* EXERCISE OBJECTIVE:
Reproduce exactly the lines from the one containing "Visible within this" through the last line of the records below, both included. Leave out any pictures.

* DATASET RECORDS:

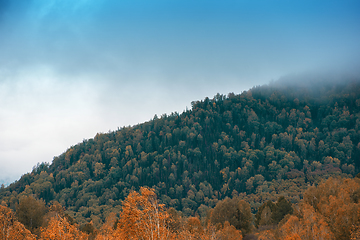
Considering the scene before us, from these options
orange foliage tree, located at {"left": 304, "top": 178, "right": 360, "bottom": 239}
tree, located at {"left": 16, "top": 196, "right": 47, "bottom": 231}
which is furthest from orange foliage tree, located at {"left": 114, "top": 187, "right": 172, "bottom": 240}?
tree, located at {"left": 16, "top": 196, "right": 47, "bottom": 231}

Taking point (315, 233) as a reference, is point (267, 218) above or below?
below

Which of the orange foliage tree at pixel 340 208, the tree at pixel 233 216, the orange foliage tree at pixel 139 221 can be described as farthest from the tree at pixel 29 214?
the orange foliage tree at pixel 340 208

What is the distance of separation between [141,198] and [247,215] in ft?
283

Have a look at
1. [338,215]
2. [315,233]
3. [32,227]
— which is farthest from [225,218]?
[32,227]

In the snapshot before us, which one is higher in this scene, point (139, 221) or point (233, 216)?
point (139, 221)

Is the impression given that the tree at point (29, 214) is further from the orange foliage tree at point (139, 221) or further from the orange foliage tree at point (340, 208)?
the orange foliage tree at point (340, 208)

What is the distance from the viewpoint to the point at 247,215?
105 meters

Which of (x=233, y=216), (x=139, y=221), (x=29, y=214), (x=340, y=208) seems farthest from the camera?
(x=233, y=216)

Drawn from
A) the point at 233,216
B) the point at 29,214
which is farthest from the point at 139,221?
the point at 233,216

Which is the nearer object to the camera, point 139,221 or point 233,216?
point 139,221

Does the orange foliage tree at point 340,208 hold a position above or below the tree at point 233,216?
above

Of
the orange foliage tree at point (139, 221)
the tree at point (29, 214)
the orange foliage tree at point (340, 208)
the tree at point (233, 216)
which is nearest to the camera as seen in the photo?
the orange foliage tree at point (139, 221)

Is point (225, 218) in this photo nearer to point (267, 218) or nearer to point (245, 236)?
point (245, 236)

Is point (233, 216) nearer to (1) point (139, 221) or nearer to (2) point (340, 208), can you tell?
(2) point (340, 208)
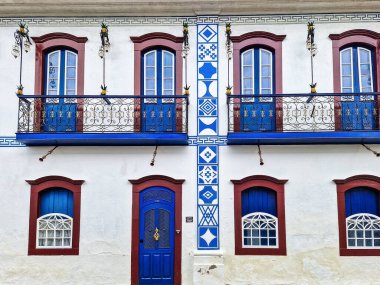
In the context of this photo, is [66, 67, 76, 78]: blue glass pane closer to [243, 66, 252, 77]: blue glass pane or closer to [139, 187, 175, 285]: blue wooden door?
[139, 187, 175, 285]: blue wooden door

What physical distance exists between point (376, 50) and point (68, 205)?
30.2ft

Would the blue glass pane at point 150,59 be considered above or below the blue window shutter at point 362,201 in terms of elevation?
above

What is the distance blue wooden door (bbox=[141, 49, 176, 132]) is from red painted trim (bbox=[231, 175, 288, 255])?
2321 mm

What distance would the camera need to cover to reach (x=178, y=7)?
12727 mm

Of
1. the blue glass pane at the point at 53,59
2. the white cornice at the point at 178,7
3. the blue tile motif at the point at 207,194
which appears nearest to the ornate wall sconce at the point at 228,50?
the white cornice at the point at 178,7

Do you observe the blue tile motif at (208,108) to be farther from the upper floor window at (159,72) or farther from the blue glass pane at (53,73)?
the blue glass pane at (53,73)

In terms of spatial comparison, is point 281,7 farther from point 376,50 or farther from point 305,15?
point 376,50

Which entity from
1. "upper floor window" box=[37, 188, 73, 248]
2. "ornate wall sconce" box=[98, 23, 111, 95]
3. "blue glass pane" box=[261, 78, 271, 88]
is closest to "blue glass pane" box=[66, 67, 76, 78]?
"ornate wall sconce" box=[98, 23, 111, 95]

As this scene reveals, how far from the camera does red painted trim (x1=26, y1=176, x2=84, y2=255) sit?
39.7 ft

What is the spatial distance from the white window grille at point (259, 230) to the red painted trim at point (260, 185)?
0.13m

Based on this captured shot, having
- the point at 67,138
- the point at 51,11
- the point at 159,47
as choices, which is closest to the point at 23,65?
the point at 51,11

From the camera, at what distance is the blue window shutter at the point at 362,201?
39.9ft

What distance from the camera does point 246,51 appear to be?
12.9 metres

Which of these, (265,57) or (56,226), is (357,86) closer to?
(265,57)
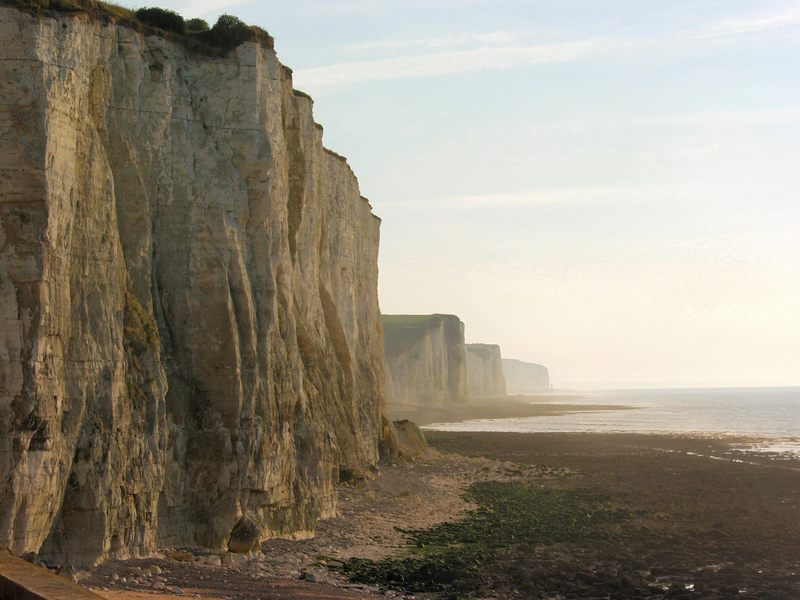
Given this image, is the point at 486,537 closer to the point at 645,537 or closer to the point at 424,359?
the point at 645,537

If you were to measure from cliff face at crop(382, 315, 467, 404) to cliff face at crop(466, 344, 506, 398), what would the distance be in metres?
35.0

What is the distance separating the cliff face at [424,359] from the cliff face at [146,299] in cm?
7662

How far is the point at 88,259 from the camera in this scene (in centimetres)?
1630

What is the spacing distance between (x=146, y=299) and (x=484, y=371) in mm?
143973

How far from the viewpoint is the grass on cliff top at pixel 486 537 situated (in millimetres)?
18656

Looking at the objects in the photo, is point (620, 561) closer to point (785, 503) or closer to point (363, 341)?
point (785, 503)

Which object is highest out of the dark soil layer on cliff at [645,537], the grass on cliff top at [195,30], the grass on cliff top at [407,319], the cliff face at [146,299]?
the grass on cliff top at [407,319]

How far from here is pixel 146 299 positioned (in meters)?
18.6

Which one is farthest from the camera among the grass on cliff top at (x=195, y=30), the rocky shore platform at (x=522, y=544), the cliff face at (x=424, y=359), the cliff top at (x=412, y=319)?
the cliff top at (x=412, y=319)

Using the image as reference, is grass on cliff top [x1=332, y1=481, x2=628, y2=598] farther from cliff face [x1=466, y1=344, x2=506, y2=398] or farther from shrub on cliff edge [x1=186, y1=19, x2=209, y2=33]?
cliff face [x1=466, y1=344, x2=506, y2=398]

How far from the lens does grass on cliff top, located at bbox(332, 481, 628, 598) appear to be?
1866cm

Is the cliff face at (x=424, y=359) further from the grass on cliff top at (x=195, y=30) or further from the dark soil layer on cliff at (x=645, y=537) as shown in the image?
the grass on cliff top at (x=195, y=30)

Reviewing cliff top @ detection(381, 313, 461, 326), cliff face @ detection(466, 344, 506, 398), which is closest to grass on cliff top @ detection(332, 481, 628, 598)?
cliff top @ detection(381, 313, 461, 326)

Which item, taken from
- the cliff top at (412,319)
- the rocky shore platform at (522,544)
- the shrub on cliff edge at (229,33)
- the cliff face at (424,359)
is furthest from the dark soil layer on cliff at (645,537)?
the cliff top at (412,319)
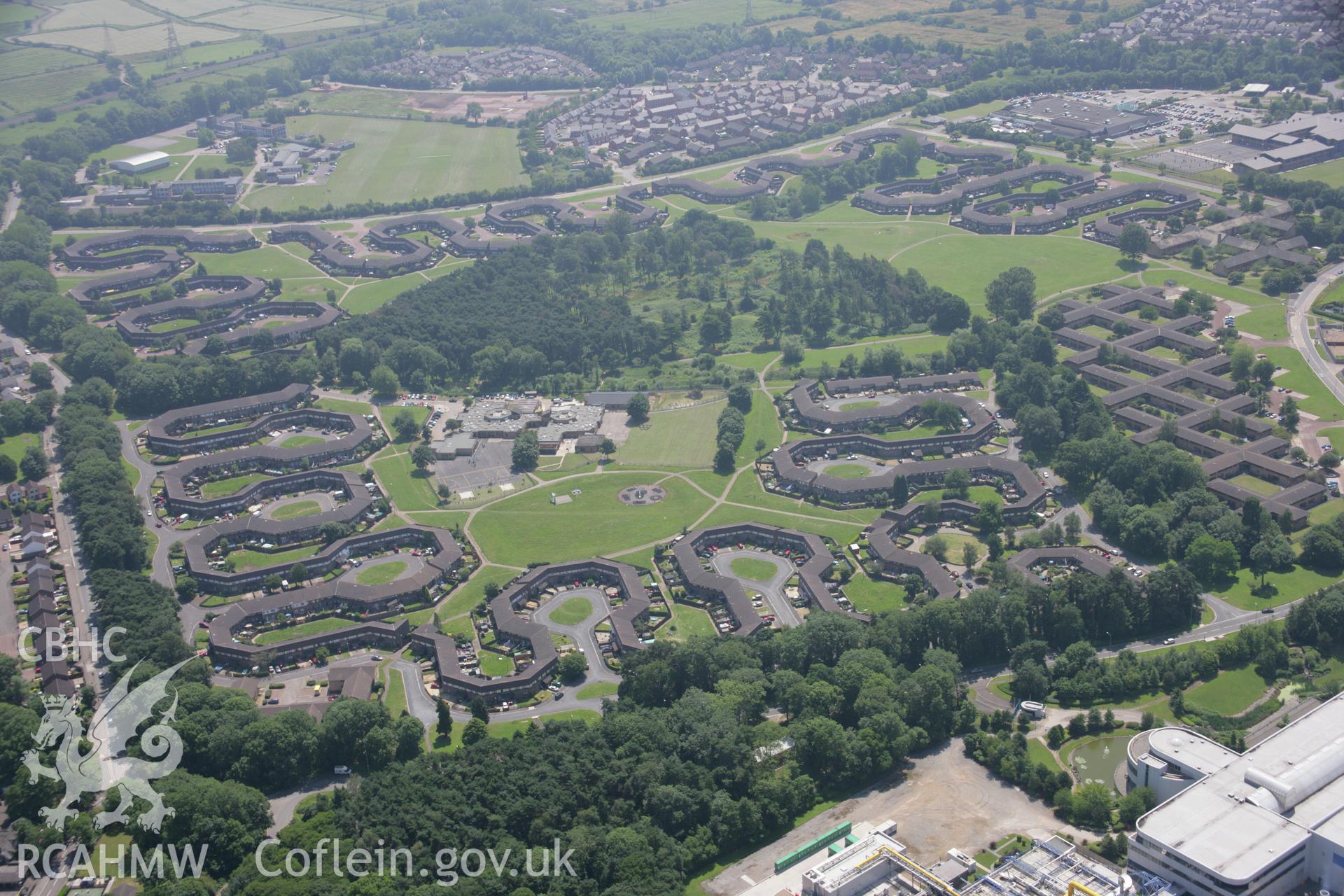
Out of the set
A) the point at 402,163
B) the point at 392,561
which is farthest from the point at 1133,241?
the point at 402,163

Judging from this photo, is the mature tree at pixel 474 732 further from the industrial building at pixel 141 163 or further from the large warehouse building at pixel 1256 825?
the industrial building at pixel 141 163

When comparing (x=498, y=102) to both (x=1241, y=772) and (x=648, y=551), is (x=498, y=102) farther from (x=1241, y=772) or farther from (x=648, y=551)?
(x=1241, y=772)

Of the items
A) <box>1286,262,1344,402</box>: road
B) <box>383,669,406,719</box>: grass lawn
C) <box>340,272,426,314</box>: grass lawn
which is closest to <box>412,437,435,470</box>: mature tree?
<box>383,669,406,719</box>: grass lawn

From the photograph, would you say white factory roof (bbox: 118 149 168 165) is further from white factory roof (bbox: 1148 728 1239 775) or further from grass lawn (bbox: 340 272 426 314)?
white factory roof (bbox: 1148 728 1239 775)

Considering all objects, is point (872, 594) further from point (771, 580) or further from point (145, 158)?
point (145, 158)

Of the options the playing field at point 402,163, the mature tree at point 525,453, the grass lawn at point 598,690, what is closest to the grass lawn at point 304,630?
the grass lawn at point 598,690

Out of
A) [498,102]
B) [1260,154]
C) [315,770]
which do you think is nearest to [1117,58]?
[1260,154]
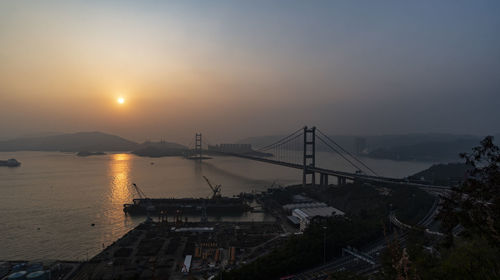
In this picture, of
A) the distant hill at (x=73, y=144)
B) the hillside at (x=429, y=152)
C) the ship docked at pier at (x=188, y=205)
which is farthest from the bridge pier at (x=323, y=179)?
the distant hill at (x=73, y=144)

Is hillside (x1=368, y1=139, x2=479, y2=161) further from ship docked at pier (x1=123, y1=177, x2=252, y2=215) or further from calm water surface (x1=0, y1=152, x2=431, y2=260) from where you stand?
ship docked at pier (x1=123, y1=177, x2=252, y2=215)

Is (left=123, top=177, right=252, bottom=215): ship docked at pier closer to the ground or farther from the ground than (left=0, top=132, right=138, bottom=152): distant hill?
closer to the ground

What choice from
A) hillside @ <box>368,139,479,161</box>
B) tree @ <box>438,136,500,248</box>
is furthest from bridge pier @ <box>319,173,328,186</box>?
hillside @ <box>368,139,479,161</box>

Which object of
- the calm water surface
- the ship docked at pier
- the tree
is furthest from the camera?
the ship docked at pier

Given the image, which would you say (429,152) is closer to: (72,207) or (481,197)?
(72,207)

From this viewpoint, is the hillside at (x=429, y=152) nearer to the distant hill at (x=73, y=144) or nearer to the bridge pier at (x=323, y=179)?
the bridge pier at (x=323, y=179)

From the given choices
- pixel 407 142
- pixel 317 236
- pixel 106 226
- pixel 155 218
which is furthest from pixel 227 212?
pixel 407 142

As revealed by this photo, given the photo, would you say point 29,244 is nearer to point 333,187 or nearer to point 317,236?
point 317,236
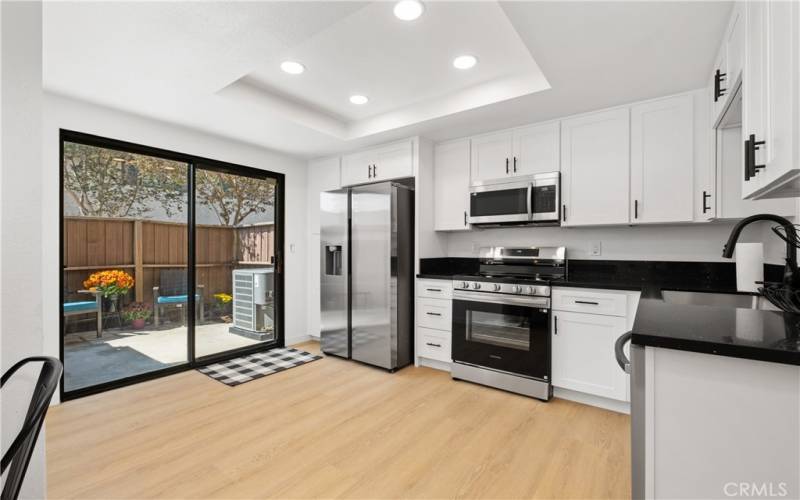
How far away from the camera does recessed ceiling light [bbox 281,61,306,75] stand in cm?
254

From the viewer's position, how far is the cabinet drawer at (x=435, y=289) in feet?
11.2

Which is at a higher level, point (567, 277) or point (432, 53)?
point (432, 53)

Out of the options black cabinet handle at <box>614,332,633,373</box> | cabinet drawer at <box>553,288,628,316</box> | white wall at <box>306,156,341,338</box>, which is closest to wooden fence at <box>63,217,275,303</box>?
white wall at <box>306,156,341,338</box>

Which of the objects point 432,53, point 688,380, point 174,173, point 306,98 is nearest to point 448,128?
point 432,53

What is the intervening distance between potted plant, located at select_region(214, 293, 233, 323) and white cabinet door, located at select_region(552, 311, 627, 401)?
10.6ft

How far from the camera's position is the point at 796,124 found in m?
0.88

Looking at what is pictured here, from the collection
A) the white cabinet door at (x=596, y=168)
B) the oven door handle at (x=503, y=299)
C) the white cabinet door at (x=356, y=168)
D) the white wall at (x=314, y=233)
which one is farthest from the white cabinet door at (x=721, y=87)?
the white wall at (x=314, y=233)

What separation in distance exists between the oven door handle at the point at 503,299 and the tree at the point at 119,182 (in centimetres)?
281

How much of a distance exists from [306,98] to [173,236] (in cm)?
181

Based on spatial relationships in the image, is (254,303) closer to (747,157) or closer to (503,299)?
(503,299)

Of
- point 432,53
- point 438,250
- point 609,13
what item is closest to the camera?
point 609,13

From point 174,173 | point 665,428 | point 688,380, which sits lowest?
point 665,428

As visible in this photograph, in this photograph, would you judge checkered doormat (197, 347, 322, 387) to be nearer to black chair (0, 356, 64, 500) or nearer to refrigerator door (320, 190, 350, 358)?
refrigerator door (320, 190, 350, 358)

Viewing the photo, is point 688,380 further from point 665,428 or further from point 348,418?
point 348,418
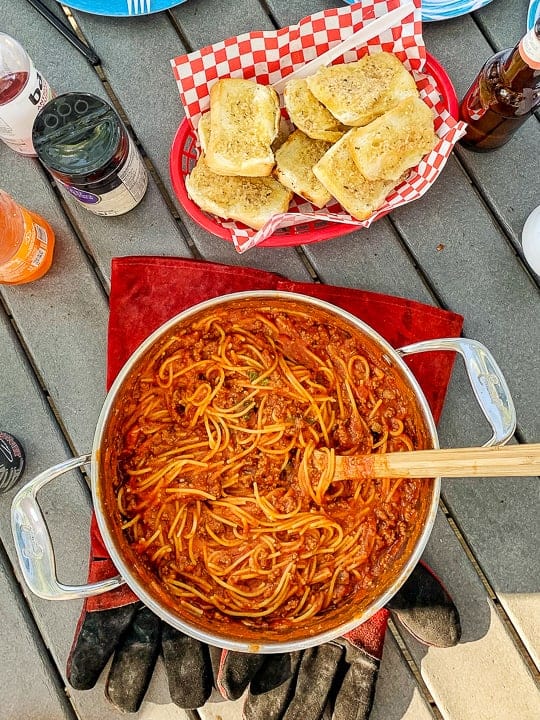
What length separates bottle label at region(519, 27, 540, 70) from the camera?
1.21 m

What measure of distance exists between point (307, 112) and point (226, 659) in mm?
1372

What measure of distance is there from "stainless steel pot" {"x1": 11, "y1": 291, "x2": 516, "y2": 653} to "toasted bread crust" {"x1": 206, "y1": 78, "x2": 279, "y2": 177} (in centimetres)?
30

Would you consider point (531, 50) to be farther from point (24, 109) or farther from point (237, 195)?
point (24, 109)

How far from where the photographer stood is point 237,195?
1.50m

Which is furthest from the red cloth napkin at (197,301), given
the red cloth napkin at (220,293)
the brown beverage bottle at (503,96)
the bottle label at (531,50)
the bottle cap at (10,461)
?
the bottle label at (531,50)

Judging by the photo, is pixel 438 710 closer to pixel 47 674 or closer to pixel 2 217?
pixel 47 674

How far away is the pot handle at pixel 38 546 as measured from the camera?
Answer: 1.28 m

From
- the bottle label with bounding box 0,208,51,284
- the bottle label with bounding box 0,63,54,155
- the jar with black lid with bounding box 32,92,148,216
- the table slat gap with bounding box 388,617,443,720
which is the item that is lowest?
the table slat gap with bounding box 388,617,443,720

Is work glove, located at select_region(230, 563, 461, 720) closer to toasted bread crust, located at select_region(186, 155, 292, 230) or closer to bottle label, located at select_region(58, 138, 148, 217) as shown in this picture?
toasted bread crust, located at select_region(186, 155, 292, 230)

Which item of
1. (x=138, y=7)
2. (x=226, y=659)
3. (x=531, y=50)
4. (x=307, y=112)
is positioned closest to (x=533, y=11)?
(x=531, y=50)

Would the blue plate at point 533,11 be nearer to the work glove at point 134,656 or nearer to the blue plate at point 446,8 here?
the blue plate at point 446,8

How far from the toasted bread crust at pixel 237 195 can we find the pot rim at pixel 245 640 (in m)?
0.22

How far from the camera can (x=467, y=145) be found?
1.66 metres

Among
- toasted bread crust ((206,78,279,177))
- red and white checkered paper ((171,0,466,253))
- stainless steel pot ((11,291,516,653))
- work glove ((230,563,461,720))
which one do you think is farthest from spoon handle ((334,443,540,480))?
toasted bread crust ((206,78,279,177))
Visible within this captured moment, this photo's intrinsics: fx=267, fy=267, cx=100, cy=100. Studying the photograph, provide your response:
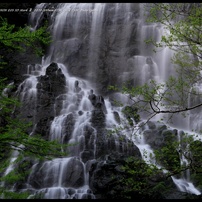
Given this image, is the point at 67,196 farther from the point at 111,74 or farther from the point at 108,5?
the point at 108,5

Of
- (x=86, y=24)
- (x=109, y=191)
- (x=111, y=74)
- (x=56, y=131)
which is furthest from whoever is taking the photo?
(x=86, y=24)

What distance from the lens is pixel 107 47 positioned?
90.8ft

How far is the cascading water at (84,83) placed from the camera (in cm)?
1433

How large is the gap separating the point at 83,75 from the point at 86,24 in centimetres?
714

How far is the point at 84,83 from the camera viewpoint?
24.9m

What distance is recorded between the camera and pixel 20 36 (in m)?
5.95

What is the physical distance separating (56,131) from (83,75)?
30.8ft

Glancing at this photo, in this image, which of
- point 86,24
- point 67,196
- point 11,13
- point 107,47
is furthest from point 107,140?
point 11,13

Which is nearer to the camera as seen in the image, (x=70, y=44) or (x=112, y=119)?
(x=112, y=119)

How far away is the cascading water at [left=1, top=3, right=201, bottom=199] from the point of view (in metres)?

* WRITTEN ANSWER:
Visible within this captured moment, this photo's intrinsics: fx=267, fy=267, cx=100, cy=100. Studying the photograph, provide your response:
Given this image, is the point at 67,196 farther from the point at 111,74 or farther from the point at 108,5?
the point at 108,5

Of
- (x=86, y=24)
- (x=109, y=191)
- (x=111, y=74)
- (x=56, y=131)
which is furthest from whoever is taking the photo?
(x=86, y=24)

What distance from the lens is pixel 107 47 positioned?
90.8ft

How far is the cascading water at (84,83) placed from the camera (in cm)?
1433

How large is the gap separating the point at 83,75 from the point at 86,24 in centimetres?
714

How far is the point at 84,83 from the camera viewpoint?
24.9m

What distance is recorded between the camera and pixel 20 36 (in m)?
5.95

What is the physical distance separating (56,131) from (83,75)?
30.8ft

Glancing at this photo, in this image, which of
- point 86,24
- point 67,196
- point 11,13
- point 107,47
is furthest from point 107,140?
point 11,13

Which is nearer to the camera as seen in the image, (x=70, y=44) or (x=112, y=119)?
(x=112, y=119)

How far away is the cascading water at [left=1, top=3, right=201, bottom=199] from the point of view (in metres)?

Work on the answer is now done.